- _Required tasks_:
A: Quote the article on technology and its ramifications for data systems in full, word for word.
B: From the listing, print the lines character for character, starting at the line that has "Can [214,146] be" and stopping after the line that has "the dirt embankment at (187,4), the". Omit any pictures.

- _Text block_:
:::
CAUSE/EFFECT

This article was published in CAUSE/EFFECT journal, Volume 22 Number 2 1999. It was adapted and reprinted with permission from the publication Technology and Its Ramifications for Data Systems: Report of the Policy Panel on Technology, co-sponsored by the National Postsecondary Education Cooperative (NPEC) and The George Washington University, and carried out under the sponsorship of the National Center for Education Statistics (NCES), U.S. Department of Education.

Technology and Its Ramifications for Data Systems

This article is adapted and reprinted with permission from the publication Technology and Its Ramifications for Data Systems: Report of the Policy Panel on Technology, co-sponsored by the National Postsecondary Education Cooperative (NPEC) and The George Washington University, and carried out under the sponsorship of the National Center for Education Statistics (NCES), U.S. Department of Education.1

Widespread use of computer- and telecommunications-based tech- nologies to deliver instruction and provide access to information resources has the potential to change postsecondary education significantly--its organizational relationships, financial operations, student participation patterns, and faculty roles and responsibilities. Technology will result in the removal of time constraints--instruction will be available when the learner wants it--and place constraints--instruction will be available at a virtually unlimited number of locations. Technology will open a wider range of student choices resulting in a transformation from an institution-centered context for the delivery of instruction to a learner-centered emphasis. There will be greater competition and specialization across a wider range of educational providers, but at the same time there will be a greater need for providers to cooperate and share resources.
:::
- _Supplied data_:
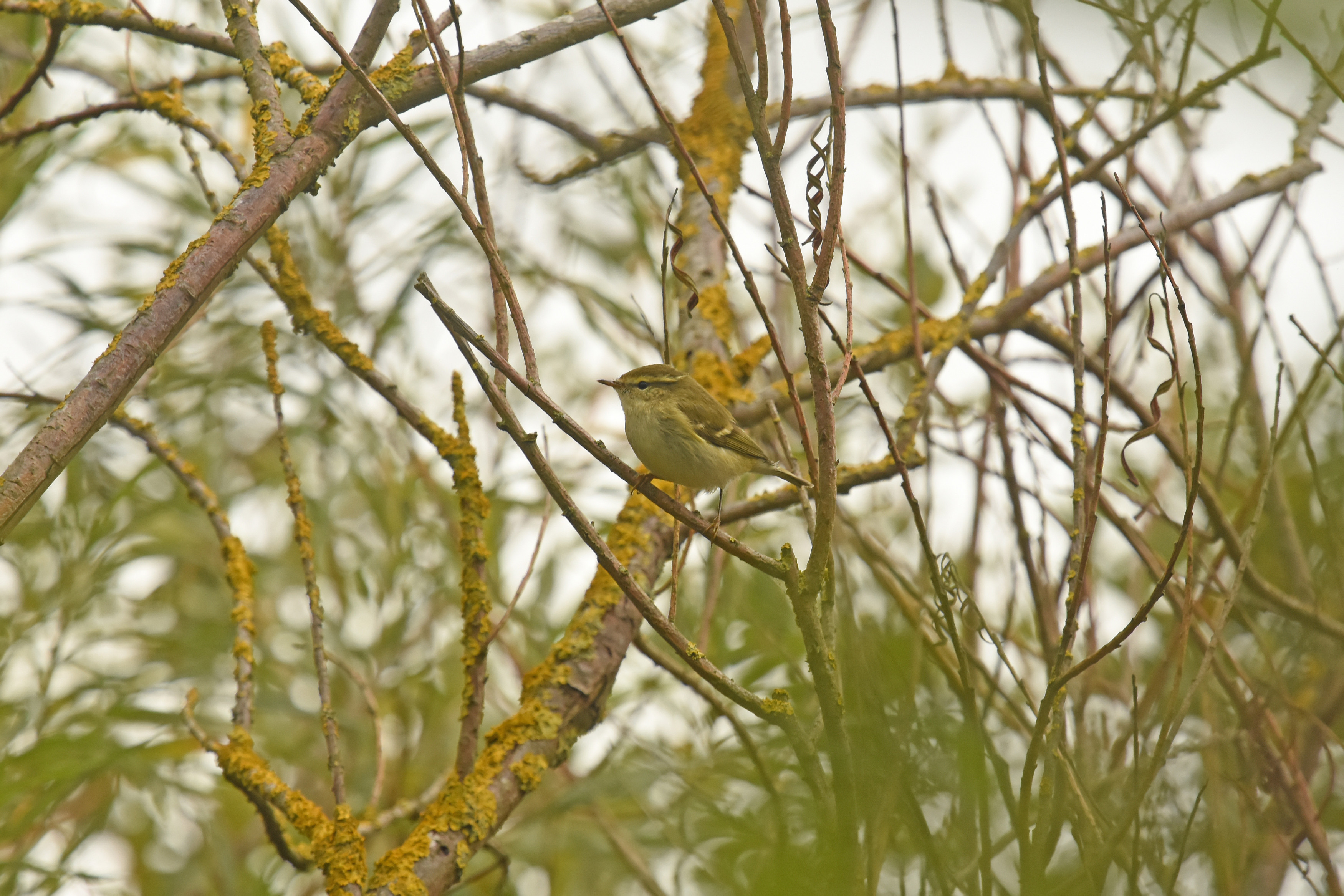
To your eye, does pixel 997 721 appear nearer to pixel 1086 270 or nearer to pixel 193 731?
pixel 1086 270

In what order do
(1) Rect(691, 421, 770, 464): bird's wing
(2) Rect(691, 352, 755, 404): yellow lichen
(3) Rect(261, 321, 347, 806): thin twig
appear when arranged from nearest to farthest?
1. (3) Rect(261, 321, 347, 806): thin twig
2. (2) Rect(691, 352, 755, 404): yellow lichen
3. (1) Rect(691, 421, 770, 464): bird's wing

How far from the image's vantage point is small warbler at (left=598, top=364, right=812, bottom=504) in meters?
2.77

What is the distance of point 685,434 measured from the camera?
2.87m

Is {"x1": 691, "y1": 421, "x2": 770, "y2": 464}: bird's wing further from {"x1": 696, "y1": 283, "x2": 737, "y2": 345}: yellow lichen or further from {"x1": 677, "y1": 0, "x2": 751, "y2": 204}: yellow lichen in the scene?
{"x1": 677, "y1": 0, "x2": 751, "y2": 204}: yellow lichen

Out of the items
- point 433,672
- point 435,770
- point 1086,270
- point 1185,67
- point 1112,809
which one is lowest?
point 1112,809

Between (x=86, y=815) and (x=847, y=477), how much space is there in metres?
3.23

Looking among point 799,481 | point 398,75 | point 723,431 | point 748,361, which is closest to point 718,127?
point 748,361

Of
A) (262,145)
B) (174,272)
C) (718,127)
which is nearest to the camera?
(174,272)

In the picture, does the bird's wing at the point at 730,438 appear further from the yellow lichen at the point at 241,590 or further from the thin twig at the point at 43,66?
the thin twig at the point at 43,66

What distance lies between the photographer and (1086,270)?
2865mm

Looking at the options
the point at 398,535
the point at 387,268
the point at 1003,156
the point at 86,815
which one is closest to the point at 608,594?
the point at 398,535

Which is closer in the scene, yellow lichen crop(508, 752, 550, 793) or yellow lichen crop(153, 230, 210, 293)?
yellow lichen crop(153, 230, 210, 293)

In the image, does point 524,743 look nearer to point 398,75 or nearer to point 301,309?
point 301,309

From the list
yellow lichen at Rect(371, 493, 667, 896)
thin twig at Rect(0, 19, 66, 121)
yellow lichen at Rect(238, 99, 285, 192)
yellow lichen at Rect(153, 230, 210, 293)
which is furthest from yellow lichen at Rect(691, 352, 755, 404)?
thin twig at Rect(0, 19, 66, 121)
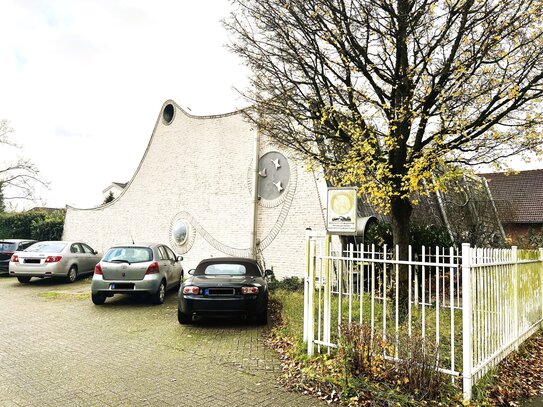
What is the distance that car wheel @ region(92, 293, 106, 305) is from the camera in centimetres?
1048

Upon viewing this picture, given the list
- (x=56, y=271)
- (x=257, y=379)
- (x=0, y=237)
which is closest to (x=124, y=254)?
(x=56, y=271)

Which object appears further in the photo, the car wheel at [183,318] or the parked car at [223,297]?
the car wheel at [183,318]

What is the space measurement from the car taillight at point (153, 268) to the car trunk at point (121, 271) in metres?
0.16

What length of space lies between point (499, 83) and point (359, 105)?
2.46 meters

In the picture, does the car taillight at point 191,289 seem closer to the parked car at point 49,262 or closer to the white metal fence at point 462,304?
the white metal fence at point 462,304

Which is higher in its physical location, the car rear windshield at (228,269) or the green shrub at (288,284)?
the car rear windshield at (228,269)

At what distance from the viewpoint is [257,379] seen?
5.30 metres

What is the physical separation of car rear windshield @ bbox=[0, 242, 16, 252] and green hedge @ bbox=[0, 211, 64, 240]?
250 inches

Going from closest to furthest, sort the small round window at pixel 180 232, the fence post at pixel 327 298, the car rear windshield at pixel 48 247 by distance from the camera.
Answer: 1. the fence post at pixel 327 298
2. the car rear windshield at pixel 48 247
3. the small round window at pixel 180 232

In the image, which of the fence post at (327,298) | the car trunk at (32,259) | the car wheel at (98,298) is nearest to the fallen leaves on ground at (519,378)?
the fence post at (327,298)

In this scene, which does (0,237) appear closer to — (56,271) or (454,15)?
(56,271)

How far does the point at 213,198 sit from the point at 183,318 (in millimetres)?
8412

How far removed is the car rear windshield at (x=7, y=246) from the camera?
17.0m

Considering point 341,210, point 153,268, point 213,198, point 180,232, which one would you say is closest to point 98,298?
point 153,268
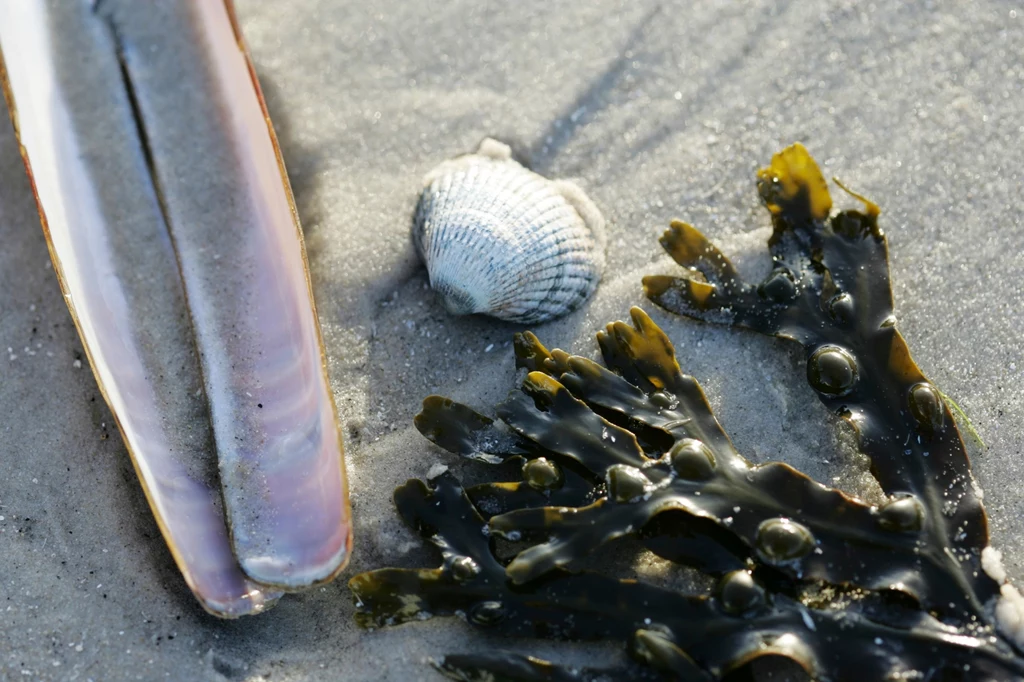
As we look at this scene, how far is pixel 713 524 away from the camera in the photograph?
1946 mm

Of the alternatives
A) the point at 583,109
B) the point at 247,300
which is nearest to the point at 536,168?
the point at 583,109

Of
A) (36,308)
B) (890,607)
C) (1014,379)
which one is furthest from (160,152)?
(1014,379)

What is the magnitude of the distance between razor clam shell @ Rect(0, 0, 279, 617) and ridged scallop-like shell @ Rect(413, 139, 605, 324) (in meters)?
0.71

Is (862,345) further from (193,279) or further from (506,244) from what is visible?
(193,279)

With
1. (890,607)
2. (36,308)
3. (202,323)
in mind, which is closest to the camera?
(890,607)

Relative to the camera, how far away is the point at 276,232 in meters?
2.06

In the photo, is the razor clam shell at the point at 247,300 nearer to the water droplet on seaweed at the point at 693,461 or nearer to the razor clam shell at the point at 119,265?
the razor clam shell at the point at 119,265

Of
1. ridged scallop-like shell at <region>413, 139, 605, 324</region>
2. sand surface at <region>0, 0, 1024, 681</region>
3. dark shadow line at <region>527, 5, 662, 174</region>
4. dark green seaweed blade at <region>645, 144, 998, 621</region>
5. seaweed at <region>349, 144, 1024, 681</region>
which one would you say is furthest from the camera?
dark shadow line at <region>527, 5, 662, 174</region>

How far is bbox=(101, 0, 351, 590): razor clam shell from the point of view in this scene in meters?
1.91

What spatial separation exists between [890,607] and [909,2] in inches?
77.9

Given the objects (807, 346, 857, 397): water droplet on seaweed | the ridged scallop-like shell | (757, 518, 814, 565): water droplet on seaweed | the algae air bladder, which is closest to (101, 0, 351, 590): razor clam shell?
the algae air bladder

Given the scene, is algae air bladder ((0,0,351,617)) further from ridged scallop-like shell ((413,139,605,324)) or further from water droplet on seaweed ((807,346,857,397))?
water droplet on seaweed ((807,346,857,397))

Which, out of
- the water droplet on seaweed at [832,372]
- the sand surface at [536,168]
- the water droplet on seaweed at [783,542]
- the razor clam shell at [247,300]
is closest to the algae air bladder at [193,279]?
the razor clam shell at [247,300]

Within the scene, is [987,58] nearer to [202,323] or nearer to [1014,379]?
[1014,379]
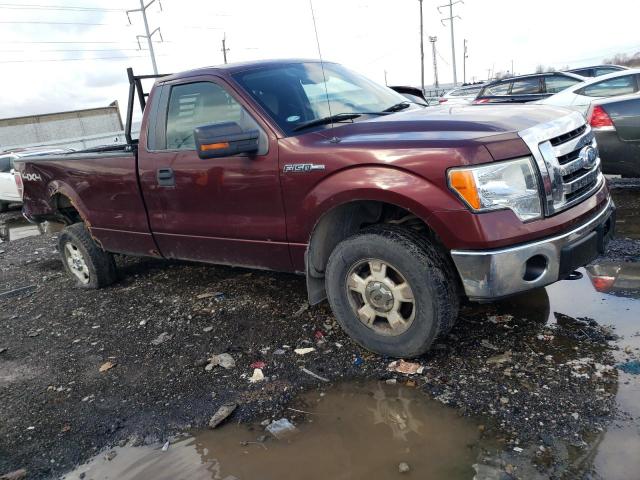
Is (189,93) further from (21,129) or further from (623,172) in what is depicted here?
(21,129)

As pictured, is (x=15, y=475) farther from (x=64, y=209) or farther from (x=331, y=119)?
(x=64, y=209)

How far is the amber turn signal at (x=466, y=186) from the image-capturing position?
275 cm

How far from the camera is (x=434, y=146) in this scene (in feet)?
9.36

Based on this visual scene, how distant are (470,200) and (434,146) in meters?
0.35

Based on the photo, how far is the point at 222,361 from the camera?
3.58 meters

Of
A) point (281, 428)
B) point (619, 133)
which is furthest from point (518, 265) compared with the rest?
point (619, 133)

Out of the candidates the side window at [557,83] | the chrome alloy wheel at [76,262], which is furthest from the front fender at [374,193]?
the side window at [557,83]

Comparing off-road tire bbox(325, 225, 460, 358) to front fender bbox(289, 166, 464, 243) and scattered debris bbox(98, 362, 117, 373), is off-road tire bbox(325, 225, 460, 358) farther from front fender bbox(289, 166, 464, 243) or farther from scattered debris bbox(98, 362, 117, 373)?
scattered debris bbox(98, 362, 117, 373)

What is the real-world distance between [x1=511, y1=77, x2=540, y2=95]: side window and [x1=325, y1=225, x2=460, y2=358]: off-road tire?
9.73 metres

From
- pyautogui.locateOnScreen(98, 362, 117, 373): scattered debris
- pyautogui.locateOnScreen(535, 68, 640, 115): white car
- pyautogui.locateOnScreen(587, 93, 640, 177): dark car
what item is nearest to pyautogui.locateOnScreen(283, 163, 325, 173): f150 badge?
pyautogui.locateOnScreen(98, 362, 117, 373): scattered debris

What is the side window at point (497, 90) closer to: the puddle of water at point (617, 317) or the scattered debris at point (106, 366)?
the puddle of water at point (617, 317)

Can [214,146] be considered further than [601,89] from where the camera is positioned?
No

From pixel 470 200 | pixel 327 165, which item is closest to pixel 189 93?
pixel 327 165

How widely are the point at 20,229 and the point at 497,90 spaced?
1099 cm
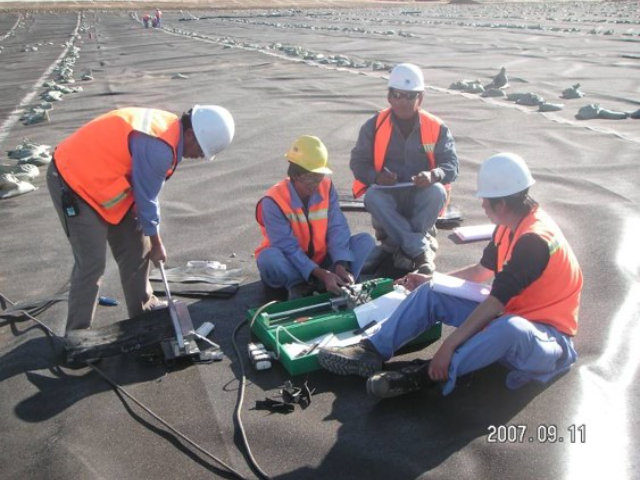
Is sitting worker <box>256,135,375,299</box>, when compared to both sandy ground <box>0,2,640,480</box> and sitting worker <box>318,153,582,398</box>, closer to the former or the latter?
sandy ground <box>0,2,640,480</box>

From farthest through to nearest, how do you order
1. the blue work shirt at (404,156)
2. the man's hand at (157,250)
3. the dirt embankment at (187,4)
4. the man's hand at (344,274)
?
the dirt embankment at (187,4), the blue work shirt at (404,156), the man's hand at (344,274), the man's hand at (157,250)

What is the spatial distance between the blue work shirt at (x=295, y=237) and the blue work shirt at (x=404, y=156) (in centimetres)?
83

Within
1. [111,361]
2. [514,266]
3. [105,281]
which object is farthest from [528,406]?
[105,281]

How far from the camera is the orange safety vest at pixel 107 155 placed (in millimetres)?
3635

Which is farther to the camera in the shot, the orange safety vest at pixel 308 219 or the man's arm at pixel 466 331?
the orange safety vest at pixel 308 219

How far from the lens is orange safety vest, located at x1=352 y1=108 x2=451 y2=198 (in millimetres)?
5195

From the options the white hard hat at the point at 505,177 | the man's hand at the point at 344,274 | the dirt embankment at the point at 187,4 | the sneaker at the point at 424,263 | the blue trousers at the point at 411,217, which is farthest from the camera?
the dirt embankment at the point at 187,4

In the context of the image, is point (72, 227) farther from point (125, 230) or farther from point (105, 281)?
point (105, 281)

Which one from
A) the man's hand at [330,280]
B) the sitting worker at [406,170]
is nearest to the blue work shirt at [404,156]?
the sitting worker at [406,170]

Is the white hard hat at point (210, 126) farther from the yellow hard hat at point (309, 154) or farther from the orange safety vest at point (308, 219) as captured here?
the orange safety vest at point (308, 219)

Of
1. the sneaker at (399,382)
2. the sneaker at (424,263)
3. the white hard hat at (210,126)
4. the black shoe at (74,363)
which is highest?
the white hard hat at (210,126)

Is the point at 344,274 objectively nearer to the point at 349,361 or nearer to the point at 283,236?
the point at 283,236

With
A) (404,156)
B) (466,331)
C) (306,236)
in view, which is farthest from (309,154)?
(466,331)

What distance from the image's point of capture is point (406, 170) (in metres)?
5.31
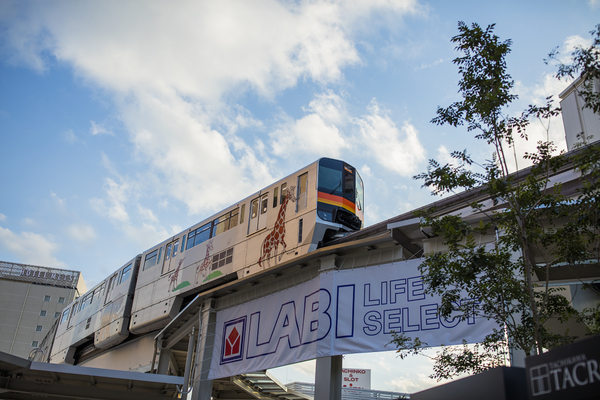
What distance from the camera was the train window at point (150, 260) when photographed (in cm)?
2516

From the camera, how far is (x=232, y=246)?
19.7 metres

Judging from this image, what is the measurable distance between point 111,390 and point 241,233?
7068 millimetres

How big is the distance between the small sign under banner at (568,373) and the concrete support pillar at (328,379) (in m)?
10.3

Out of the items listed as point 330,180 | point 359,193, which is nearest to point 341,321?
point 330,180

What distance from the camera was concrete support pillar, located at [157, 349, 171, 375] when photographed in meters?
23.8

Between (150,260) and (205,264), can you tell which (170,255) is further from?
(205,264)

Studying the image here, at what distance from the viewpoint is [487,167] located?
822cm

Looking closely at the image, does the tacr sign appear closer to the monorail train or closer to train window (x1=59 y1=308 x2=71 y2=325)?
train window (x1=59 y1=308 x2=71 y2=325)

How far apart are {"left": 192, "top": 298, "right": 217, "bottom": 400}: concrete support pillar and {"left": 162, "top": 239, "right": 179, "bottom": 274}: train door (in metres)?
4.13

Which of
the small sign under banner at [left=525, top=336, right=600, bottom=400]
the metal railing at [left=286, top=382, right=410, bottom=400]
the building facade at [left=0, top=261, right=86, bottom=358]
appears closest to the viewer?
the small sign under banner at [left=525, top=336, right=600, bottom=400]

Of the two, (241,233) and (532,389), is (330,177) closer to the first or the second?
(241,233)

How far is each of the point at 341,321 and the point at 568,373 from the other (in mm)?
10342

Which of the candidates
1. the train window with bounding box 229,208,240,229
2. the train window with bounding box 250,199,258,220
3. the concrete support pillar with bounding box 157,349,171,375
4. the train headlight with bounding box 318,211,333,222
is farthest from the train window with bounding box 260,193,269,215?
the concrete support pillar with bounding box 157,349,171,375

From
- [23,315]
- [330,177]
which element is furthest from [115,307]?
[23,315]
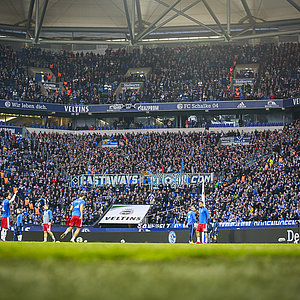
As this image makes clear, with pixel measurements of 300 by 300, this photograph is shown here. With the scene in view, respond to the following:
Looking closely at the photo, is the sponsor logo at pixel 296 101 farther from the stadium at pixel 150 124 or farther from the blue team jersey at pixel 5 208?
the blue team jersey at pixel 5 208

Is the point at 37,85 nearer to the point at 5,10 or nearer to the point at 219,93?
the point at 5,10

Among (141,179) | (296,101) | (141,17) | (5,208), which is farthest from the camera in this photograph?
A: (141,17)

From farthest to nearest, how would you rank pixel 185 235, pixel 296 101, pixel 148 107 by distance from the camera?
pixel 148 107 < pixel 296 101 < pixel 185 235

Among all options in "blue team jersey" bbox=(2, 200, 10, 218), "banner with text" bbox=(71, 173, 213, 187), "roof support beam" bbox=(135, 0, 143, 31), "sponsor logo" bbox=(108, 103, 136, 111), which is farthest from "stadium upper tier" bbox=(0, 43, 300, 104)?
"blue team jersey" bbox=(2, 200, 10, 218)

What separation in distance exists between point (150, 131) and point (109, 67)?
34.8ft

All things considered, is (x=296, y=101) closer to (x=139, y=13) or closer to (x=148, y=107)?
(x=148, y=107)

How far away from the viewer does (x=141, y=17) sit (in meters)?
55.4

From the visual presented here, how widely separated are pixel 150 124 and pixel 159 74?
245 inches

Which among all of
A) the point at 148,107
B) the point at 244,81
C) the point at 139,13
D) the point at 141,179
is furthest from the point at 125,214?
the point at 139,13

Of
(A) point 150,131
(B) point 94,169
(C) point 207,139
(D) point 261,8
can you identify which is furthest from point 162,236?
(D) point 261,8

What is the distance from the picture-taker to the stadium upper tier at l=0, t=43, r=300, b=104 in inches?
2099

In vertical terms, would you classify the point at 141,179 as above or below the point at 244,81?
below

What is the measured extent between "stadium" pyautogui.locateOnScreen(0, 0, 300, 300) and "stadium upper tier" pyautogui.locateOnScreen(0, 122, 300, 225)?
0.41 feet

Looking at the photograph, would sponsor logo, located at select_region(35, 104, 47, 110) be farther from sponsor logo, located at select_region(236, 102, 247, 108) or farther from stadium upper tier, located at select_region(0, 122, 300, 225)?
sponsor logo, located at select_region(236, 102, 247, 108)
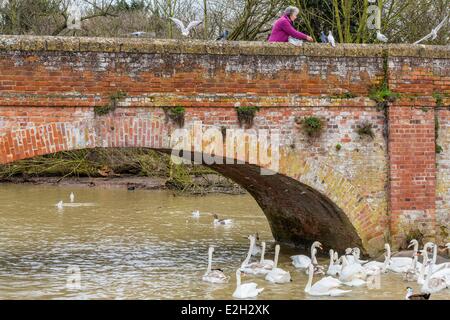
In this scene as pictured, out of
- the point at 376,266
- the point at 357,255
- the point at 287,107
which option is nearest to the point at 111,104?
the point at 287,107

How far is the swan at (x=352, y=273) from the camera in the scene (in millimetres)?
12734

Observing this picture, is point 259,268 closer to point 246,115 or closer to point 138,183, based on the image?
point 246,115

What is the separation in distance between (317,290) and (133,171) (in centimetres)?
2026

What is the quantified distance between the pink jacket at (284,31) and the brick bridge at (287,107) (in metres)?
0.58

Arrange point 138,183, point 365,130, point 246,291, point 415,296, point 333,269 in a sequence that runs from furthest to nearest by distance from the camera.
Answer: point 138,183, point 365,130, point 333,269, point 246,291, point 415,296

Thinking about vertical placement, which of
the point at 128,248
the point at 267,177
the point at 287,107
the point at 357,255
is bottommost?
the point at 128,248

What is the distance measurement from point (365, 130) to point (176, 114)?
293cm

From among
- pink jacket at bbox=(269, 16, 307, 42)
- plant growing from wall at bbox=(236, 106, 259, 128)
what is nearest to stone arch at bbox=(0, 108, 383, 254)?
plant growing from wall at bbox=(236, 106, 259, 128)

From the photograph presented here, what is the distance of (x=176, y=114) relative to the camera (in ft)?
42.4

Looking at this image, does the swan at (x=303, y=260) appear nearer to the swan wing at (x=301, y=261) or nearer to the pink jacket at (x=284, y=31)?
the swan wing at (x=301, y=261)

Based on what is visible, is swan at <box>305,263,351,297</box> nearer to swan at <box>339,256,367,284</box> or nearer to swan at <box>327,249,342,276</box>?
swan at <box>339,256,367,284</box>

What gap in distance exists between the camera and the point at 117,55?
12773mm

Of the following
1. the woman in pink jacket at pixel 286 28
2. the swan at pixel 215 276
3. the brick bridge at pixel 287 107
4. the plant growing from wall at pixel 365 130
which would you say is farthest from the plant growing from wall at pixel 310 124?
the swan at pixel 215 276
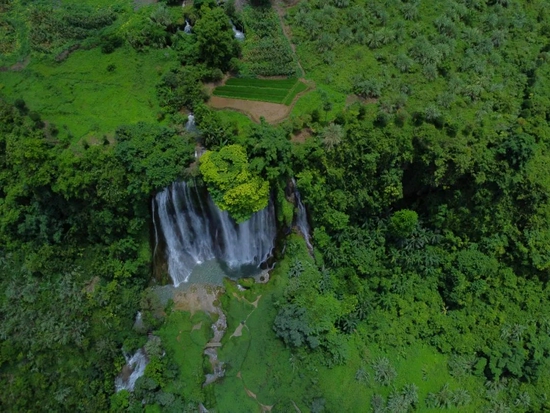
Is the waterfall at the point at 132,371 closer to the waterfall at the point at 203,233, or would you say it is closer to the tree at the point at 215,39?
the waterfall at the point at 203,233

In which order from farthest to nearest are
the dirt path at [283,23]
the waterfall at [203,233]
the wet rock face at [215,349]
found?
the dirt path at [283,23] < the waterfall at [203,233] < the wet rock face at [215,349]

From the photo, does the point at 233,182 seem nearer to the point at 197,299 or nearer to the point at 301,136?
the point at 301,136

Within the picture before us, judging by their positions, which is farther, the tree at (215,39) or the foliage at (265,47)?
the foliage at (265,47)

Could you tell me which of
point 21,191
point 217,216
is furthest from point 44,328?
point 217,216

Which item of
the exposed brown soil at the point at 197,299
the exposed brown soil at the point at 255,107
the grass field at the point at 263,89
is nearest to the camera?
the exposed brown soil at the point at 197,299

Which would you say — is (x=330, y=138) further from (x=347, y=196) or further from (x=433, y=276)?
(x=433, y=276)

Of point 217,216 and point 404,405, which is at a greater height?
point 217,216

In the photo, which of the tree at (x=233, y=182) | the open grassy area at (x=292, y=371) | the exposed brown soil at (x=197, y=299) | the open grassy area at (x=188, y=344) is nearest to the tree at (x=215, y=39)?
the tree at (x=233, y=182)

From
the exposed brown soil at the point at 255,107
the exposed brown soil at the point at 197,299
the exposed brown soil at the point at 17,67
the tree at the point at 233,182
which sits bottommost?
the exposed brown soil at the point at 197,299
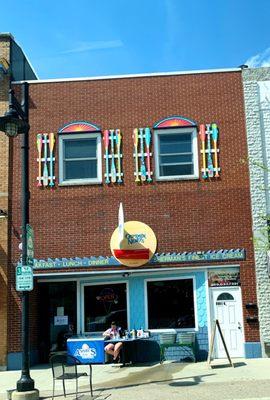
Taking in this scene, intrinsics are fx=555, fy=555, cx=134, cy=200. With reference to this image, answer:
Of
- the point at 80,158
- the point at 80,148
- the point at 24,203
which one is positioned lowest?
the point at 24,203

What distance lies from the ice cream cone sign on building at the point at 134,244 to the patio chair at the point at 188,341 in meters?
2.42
:::
- _Solutions to the exercise_:
A:
CAUSE/EFFECT

This article was published in CAUSE/EFFECT journal, Volume 22 Number 2 1999. It was adapted and reprinted with permission from the publication Technology and Its Ramifications for Data Systems: Report of the Policy Panel on Technology, co-sponsored by the National Postsecondary Education Cooperative (NPEC) and The George Washington University, and carried out under the sponsorship of the National Center for Education Statistics (NCES), U.S. Department of Education.

Technology and Its Ramifications for Data Systems

This article is adapted and reprinted with permission from the publication Technology and Its Ramifications for Data Systems: Report of the Policy Panel on Technology, co-sponsored by the National Postsecondary Education Cooperative (NPEC) and The George Washington University, and carried out under the sponsorship of the National Center for Education Statistics (NCES), U.S. Department of Education.1

Widespread use of computer- and telecommunications-based tech- nologies to deliver instruction and provide access to information resources has the potential to change postsecondary education significantly--its organizational relationships, financial operations, student participation patterns, and faculty roles and responsibilities. Technology will result in the removal of time constraints--instruction will be available when the learner wants it--and place constraints--instruction will be available at a virtually unlimited number of locations. Technology will open a wider range of student choices resulting in a transformation from an institution-centered context for the delivery of instruction to a learner-centered emphasis. There will be greater competition and specialization across a wider range of educational providers, but at the same time there will be a greater need for providers to cooperate and share resources.

B:
Can [214,146] be considered further than [601,89] from where the camera is positioned?
No

From pixel 470 200 | pixel 327 165, which item is closest to pixel 189 93?
pixel 327 165

How widely are the point at 20,229 and the point at 497,90 spaced?
1099 cm
Is sitting worker <box>256,135,375,299</box>, when compared to both sandy ground <box>0,2,640,480</box> and sitting worker <box>318,153,582,398</box>, closer to the former or the latter?
sandy ground <box>0,2,640,480</box>

From farthest through to nearest, how do you order
1. the blue work shirt at (404,156)
2. the man's hand at (157,250)
3. the dirt embankment at (187,4)
4. the man's hand at (344,274)
?
the dirt embankment at (187,4), the blue work shirt at (404,156), the man's hand at (344,274), the man's hand at (157,250)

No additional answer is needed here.